Quand déferlera cette vague ? Probablement au deuxième trimestre 2021, indiquent les économistes d’Euler Hermes dans un récent rapport cité par les Echos. C’est-à-dire au moment où les entreprises françaises devront payer les impôts de production et les acomptes trimestriels d’autres taxes. Si la politique budgétaire aura son rôle à jouer pour limiter la casse à venir, certaines voix s’élèvent pour réclamer une réforme du système des mandataires judiciaires. C’est le cas de Ludovic Gaudic, dirigeant de La Compagnie des Ateliers Peyrache, groupe textile français rassemblant les savoir-faire de La Borderie du Lys (Ivry sur Seine), du tricotage avec Les Ateliers Peyrache (Saint Didier en Velay) et de la confection haut-de-gamme avec France Manufacture (Limoges).

Dans une tribune envoyée aux rédacteurs ce lundi 21 décembre, l’entrepreneur pointe du doigt les insuffisances de fonctionnement du système des mandataires judiciaires qui, rappelons-le, sont au cœur du processus de gestion des faillites. Leur mission est de représenter les intérêts des créanciers de l'entreprise en difficulté et en cas de faillite de trouver des solutions pour redresser sa situation financière tout en honorant les dettes. Lorsque le redressement de la société s'avère impossible, le mandataire judiciaire devient alors liquidateur, en charge de liquider les biens de l'entreprise ou de trouver un repreneur.

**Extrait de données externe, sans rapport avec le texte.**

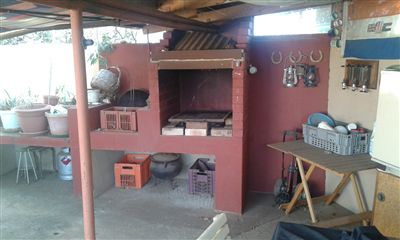 Vyfhoek property for sale. Ref No: 13239380. Picture no 4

Le cas France Confection et le cas Gerbe

Ce système, pour Ludovic Gaudic, présente un problème : « Les mandataires judiciaires n’ont ni les outils, ni le temps pour mener une analyse économique fouillée des dossiers de faillites qu’ils traitent. Ils n’ont qu’une vision partielle des tenants et des aboutissants de chaque dossier, et font part de leurs décisions avec lenteur car ils sont submergés. Au final, les solutions qu’ils proposent sont donc bien souvent à court terme et parfois au détriment de l’emploi et des savoir-faire à long terme. » Pour appuyer sa démonstration, l’entrepreneur prend l’exemple de France Confection (atelier dont les actifs ont été repris par LCAP) et de Gerbe. « France Confection a été placée en redressement judiciaire en mars 2020 : la procédure a pris énormément de temps, en raison de l’engorgement des dossiers chez le mandataire judiciaire. Pendant cette longue attente, les machines sont restées à l’arrêt, les employés au chômage et la production au point mort. Cette lenteur de traitement est en décalage complet avec le rythme économique. »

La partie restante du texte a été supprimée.